(Stored items)
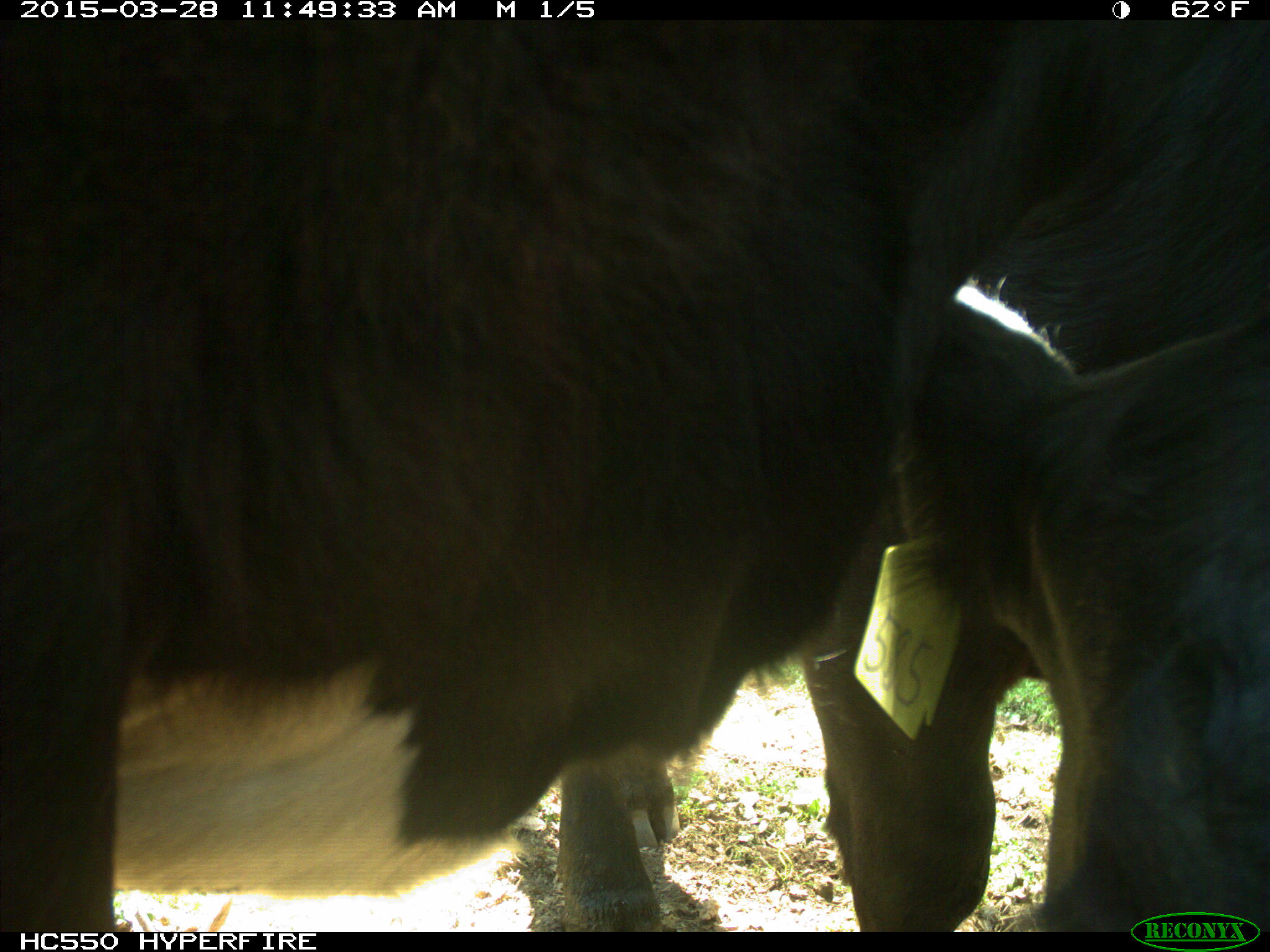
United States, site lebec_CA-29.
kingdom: Animalia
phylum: Chordata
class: Mammalia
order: Artiodactyla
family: Bovidae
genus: Bos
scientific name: Bos taurus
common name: domestic cow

### What the exercise asks
Keep to the lines from the one containing "phylum: Chordata" to the end of the entries above, and retype them exactly.

### Answer for this exercise
phylum: Chordata
class: Mammalia
order: Artiodactyla
family: Bovidae
genus: Bos
scientific name: Bos taurus
common name: domestic cow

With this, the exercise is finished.